This notebook contains functionality to evaluate the proposed algorithms on real datasets. To simply reproduce the plots from the paper you can directly run GenerateAllFigures. 

# Preparation

### 1. Download .mat files and save them in folder ./datasets/ (can simply run download_datasets.sh)

WiFi: http://www.robesafe.es/repository/UAHWiFiDataset/

Lawnmower: https://panda.frc.ri.cmu.edu/projects/emergencyresponse/RangeData/download.html

See datasets/README.md for file description.  

### 2. Choose dataset and range

In [None]:
#filename = 'datasets/uah1.mat' # fingers
filename = 'datasets/Plaza1.mat'; # zig zag. 
#filename = 'datasets/Plaza2.mat' # triangle
#filename = 'datasets/Gesling1.mat' # not working
#filename = 'datasets/Gesling2.mat' # not working
#filename = 'datasets/Gesling3.mat' # 

original_df, anchors_df, traj = read_dataset(filename, verbose=True)
xlim, ylim = get_plotting_params(filename)
print(xlim, ylim)

In [None]:
%matplotlib inline
from generate_results import calibrate

calibrate(original_df)

fig, ax = plt.subplots()
for anchor_id in original_df.anchor_id.unique():
    if anchor_id == 'GT':
        continue
    gt_df = original_df[original_df.anchor_id==anchor_id]
    fig, axs = plt.subplots(1, 2)
    fig.set_size_inches(5, 3)
    axs[0].scatter(gt_df.px, gt_df.py, s=1.0)
    
    axs[1].scatter(gt_df.distance_gt, gt_df.distance, s=1.0, label='raw')
    axs[1].scatter(gt_df.distance_gt, gt_df.distance_calib, s=1.0, label='calibrated')
    axs[1].scatter(gt_df.distance_gt, gt_df.distance_gt, s=1.0, label='ideal')
    fig.suptitle(anchor_id)
    ax.plot(gt_df.timestamp, gt_df.distance, label=anchor_id)
    axs[1].legend()    
ax.legend()

### 3. Prepare dataset

In [None]:
%matplotlib inline
#%matplotlib notebook
from generate_results_polynomial import TIME_RANGES
from math import ceil, floor

if 'Plaza1' in filename:
    plot_df = original_df[(original_df.timestamp > 300) & (original_df.timestamp < 1400)]
    time_ranges = TIME_RANGES
    print(original_df.timestamp.min(), original_df.timestamp.max())

▬▬▬

Pick up the real-dataset evaluation notebook after its final line and continue writing it.

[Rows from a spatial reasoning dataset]
▬▬▬

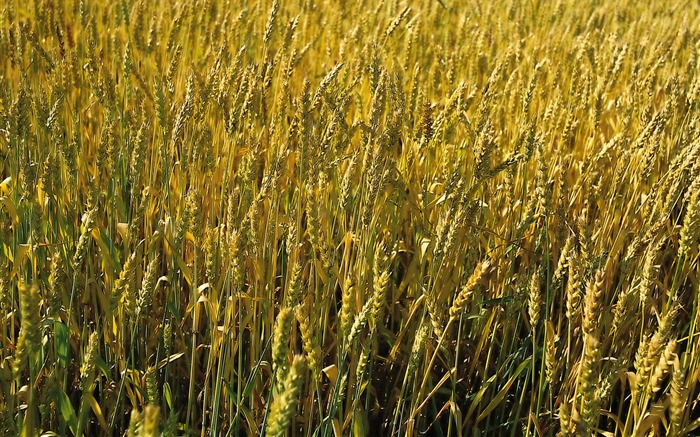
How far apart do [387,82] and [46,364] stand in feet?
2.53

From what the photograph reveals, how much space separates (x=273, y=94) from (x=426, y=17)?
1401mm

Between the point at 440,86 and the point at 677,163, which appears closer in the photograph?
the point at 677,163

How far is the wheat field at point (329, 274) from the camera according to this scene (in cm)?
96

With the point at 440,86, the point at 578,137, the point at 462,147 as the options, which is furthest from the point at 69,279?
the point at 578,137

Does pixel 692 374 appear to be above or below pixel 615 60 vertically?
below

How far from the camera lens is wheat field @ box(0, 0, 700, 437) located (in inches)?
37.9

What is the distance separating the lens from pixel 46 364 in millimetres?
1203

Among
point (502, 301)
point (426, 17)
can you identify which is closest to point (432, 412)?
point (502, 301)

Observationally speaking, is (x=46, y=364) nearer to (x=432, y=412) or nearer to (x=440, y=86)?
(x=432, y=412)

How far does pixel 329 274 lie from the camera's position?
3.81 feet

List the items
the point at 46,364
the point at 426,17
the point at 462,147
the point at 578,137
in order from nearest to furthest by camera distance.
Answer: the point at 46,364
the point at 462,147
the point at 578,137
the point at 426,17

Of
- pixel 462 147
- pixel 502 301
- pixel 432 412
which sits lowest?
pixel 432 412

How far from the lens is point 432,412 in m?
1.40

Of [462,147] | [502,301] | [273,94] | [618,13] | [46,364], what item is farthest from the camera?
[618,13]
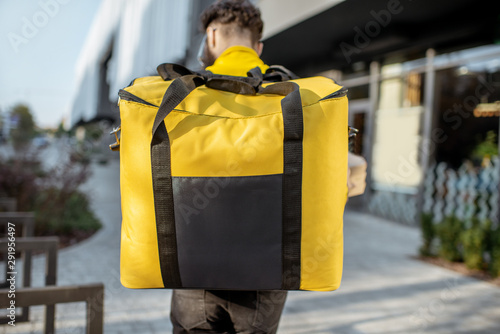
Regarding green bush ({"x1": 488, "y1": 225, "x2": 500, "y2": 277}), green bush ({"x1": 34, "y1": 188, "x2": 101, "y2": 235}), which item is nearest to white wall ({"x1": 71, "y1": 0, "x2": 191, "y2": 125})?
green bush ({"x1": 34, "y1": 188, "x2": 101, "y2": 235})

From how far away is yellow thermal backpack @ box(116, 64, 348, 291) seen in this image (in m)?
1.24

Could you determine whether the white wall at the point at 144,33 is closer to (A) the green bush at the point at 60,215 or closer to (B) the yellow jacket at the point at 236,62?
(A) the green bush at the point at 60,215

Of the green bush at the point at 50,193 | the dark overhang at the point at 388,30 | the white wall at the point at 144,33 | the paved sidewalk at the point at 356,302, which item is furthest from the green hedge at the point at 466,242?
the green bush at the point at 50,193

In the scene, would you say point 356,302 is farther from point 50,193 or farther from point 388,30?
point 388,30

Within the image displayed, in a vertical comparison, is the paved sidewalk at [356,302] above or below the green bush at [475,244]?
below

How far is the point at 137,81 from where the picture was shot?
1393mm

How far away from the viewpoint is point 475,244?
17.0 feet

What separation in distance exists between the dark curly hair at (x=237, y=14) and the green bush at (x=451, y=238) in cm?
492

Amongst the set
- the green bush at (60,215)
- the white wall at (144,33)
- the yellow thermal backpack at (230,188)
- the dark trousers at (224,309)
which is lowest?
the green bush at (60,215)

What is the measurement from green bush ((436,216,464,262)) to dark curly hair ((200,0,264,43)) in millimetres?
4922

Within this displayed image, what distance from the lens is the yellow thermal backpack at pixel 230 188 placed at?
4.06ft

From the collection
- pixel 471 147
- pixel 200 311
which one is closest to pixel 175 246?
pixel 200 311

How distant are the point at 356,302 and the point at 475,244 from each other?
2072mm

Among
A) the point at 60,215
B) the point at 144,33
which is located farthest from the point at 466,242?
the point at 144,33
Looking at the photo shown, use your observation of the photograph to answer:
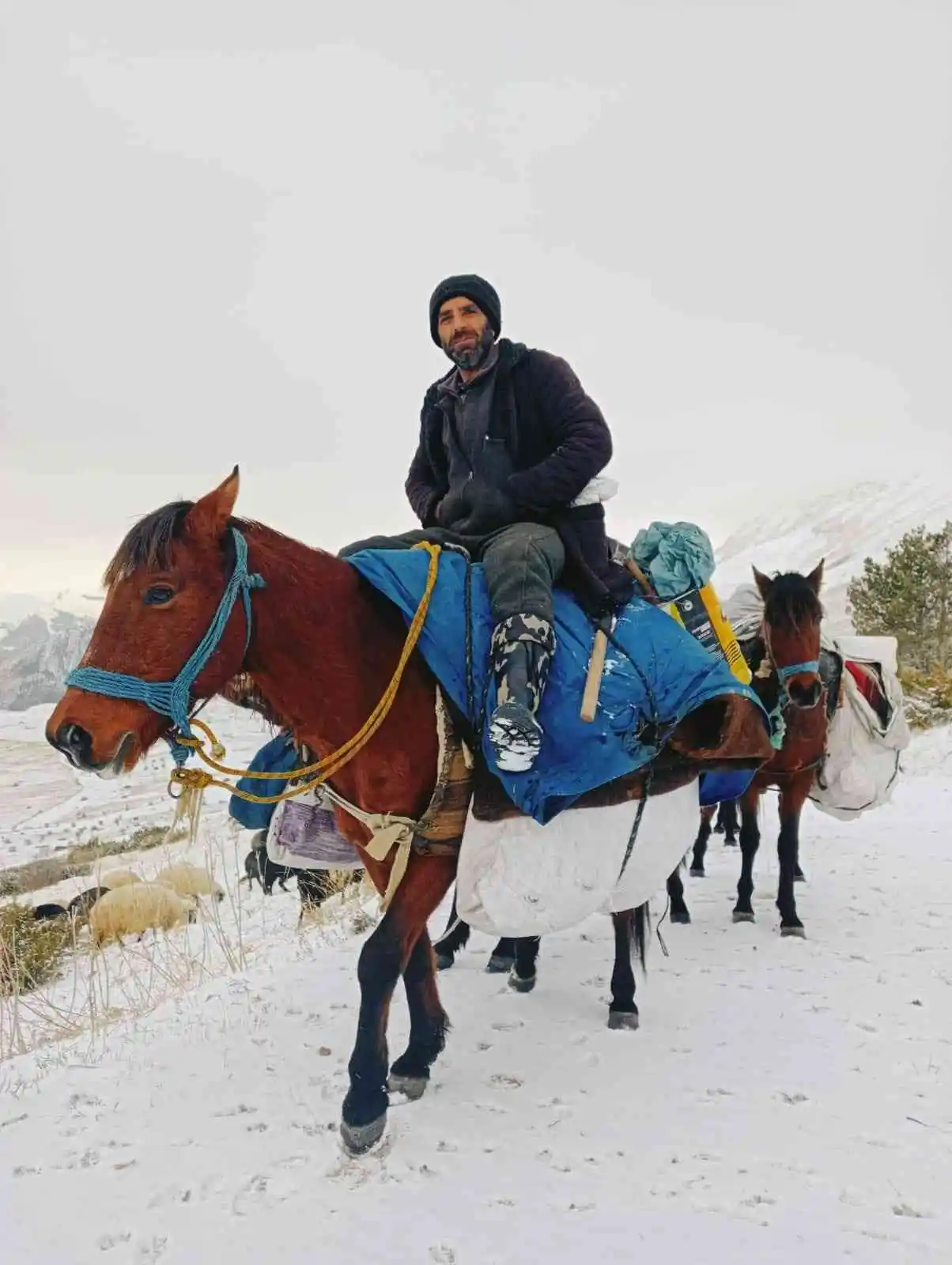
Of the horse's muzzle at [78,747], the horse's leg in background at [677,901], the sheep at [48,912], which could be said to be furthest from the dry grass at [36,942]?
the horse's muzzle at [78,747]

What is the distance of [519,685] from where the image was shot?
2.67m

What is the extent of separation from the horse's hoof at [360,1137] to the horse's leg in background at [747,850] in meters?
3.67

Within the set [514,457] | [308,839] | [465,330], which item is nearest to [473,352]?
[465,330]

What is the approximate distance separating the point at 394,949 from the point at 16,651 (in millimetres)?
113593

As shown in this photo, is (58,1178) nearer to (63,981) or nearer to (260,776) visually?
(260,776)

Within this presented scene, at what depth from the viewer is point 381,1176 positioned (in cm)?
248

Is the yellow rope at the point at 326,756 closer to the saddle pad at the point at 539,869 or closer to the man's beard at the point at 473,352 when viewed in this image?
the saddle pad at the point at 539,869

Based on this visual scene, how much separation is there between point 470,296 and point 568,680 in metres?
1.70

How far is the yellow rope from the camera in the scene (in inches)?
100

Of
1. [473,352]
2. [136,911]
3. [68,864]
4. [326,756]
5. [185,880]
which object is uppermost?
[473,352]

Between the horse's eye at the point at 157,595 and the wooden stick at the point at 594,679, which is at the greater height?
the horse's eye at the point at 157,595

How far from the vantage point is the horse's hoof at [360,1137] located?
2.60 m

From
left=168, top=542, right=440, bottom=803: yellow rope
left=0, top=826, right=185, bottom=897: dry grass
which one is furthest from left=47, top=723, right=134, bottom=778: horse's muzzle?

▬▬▬

- _Response to the exercise_:
    print(time_ranges)

    fig, axs = plt.subplots(1, 2)
    sns.scatterplot(data=plot_df, x='px', y='py', hue='timestamp', linewidth=0.0, ax=axs[0])
    sns.scatterplot(data=plot_df, x='timestamp', y='px', color='red', linewidth=0.0, ax=axs[1], s=1.0)
    sns.scatterplot(data=plot_df, x='timestamp', y='py', color='green', linewidth=0.0, ax=axs[1], s=1.0)
    sns.scatterplot(data=anchors_df, x='px', y='py', linewidth=0.0,  ax=axs[0], color='red')

    side = np.sqrt(len((time_ranges)))
    fig, axs2 = plt.subplots(ceil(side), floor(side), sharex=False, sharey=True)
    fig.set_size_inches(1.0*np.array(axs2.shape))
    axs2 = axs2.reshape((-1,))
    for ax, time_range in zip(axs2, time_ranges):
        plot_df = original_df[(original_df.timestamp > time_range[0]) & (original_df.timestamp < time_range[1])]
        ax.scatter(plot_df.timestamp, plot_df.px, color='red', s=1.0)
        ax.scatter(plot_df.timestamp, plot_df.py, color='green', s=1.0)

        axs[1].scatter(plot_df.timestamp, plot_df.px, color='black', s=1.0)
        axs[1].scatter(plot_df.timestamp, plot_df.py, color='black', s=1.0)

    mask = np.array([False] * len(original_df))
    for time_range in time_ranges:
        mask = mask | ((original_df.timestamp > time_range[0]) & (original_df.timestamp < time_range[1])).values
    full_df = original_df[mask]
else:
    full_df = original_df
    print('using all measurements for', filename)

### 4. (optional) plot distance measurements

In [None]:
%matplotlib inline
fig, axs = plt.subplots(1, 2)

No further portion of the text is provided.